Before I got my driver’s license, I would watch in wonder from the back seat of our whatever year no seat belt car as my dad would drive the family auto loaded with four or five kids on the roads around the Twin Cities. On nearly every trip I’d ask him how he knew where he was going in those long ago prehistoric days before the fabulous technology of GPS arrived.
He’d answer my question in his usual sly sense of humor manner with a simple four-word comment: “Just read the signs.”
Considering what’s going on in the world with the back and forth nuclear bomb threats between two adversaries today, it takes me back to remember about what probably was the scariest sign of all time. Looking in the time capsule portion of the mind for us who were schoolchildren in the late ‘50s or early ‘60s I can see ourselves practicing “duck and cover” drills for a potential nuclear strike.
If you’re still reading you’ve probably figured out that the scariest sign I’m referring to is the distinctive yellow and black fallout shelter sign that became a symbol of the Cold War which existed between the U.S. and Soviet Union in the early ‘60s.
If you were one of those obedient “duck and cover” kids you’ll recall the air raid drills which had you go to a downstairs room and follow the instructions given by your teacher. Otherwise, if you weren’t in school and there was an emergency you looked for those yellow-and-black signs with three downward pointing triangles that became an international symbol for protection from radiation exposure. Those signs were usually placed at various locations and attached to buildings around town that directed pedestrians toward the nearest public shelter in the event of a nuclear incident.
The man who created the ominous shelter sign was Robert Blakeley, a U.S. Army Corps Engineer, who recently died last October at age 95. The shelter system was ordered by Pres. John F. Kennedy in 1961 at a time when a nuclear missile attack seemed unavoidable with Khrushchev and the Soviets or Castro in Cuba.
Not everyone fully understood the ramifications of nuclear fallout, but by using a shelter, you could possibly survive an attack, at least in the short term. Fallout shelters were mainly located in the basements of churches, government buildings, schools, municipal or bank structures and apartment complexes.
Many houses that were erected around those years also had a safe concrete bunker-style room built into the basement. The shelters were all designed to be stocked with food and water to prevent occupants from exposure to radiation once the door was closed and locked. Nearly all new house construction in the Midwest and Southeastern part of the country in recent years have some sort of safe room built into it for residents to go for protection when severe thunderstorms or tornadoes threaten. It would be interesting to learn how many homes of all ages still have a nuclear bomb fallout room in their basement.
Blakeley, a Marine veteran who served in the military during WWII and the Korean War, was no stranger to battlefield chaos and conflict. So when he designed the sign he dismissed an early suggestion that the fallout sign be made of railroad board, a paper-like material that would be hard to hang and probably burn in the destruction of an atomic blast.

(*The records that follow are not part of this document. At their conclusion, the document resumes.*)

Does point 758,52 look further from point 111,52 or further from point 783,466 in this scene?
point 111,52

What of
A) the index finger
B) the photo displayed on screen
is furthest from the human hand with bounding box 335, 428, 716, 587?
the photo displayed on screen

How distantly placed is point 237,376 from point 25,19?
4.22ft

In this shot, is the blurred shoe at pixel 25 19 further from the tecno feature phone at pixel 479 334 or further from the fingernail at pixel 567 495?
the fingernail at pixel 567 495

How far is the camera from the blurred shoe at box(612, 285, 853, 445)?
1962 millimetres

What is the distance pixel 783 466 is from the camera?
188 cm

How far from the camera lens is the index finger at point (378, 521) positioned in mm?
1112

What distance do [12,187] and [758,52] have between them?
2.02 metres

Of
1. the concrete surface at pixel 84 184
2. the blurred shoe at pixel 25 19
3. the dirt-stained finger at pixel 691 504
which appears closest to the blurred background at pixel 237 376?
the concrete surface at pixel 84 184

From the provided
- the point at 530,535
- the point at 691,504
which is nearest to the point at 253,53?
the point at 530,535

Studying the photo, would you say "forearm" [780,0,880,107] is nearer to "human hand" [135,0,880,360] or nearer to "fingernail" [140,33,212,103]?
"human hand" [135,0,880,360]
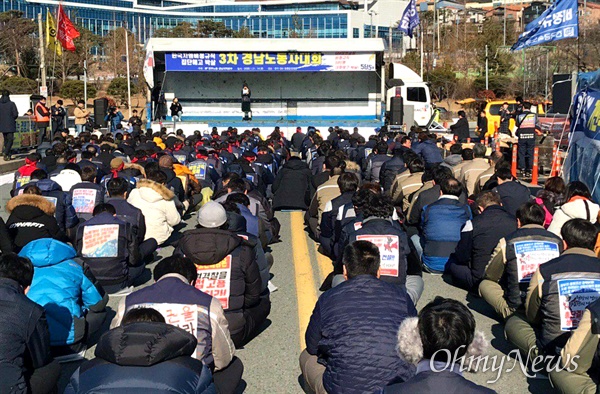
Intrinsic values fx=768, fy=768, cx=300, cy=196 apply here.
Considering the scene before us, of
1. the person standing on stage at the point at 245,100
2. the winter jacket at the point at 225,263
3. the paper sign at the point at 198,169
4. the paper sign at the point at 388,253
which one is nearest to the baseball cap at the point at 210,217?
the winter jacket at the point at 225,263

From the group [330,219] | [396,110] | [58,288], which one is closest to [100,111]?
[396,110]

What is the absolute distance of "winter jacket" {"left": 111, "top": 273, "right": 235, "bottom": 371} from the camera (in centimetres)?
472

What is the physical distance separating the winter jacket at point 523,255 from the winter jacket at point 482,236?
0.96m

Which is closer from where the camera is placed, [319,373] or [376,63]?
[319,373]

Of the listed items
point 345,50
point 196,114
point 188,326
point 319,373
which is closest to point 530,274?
point 319,373

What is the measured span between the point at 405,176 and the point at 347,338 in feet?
26.5

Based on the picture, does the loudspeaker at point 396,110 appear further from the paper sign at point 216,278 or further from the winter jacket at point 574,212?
the paper sign at point 216,278

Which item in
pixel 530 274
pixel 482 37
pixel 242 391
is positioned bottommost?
pixel 242 391

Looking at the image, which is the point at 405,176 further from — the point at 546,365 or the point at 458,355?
the point at 458,355

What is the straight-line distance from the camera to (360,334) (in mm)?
4398

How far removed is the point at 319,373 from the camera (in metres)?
5.03

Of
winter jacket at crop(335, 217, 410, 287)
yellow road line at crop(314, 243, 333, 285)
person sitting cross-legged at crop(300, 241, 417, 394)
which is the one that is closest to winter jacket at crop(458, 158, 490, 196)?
yellow road line at crop(314, 243, 333, 285)

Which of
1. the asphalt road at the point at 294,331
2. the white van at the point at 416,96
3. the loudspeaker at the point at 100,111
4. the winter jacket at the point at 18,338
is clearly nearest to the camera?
the winter jacket at the point at 18,338

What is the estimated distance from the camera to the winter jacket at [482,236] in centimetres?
790
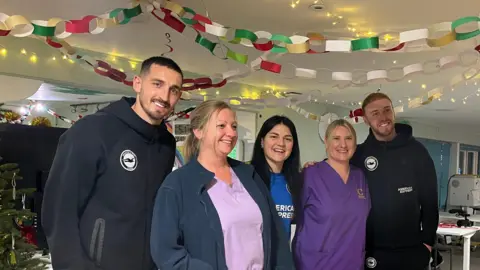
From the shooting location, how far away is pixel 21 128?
3027 millimetres

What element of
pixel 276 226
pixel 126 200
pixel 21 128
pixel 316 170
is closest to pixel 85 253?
pixel 126 200

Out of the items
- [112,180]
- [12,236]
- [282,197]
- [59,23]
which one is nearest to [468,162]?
[282,197]

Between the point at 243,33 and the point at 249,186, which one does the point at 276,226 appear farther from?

He had the foresight to know he’d need a long-lasting sign, so he chose aluminum, which easily could be recognizable when painted with the logo and the three directional arrows, including numbers of the shelter capacity. Just in case, it was the one room you didn’t want to be late getting to if the sirens blew.
For many years long after the Cold War ended there still was a fallout shelter sign attached to the exterior of the municipal building in the small community where I live. It’s not there anymore, but in a school gym of another area town a fallout shelter sign still hangs on the wall close to the staircase leading to a lower level safe room beneath the basketball floor.
There are very few, if any, yellow-and-black fallout shelter signs still remaining on buildings. Most of those signs have been removed and disappeared except for a few rare originals that survived, and collectors may find them for sale in antique stores.
As I write this I’m hopeful that the scariest sign of all remains a relic of the past. That sign from over a half century ago must never be needed again. For now we can only wait and see if good sense somehow prevails to save mankind and preserve God’s green earth.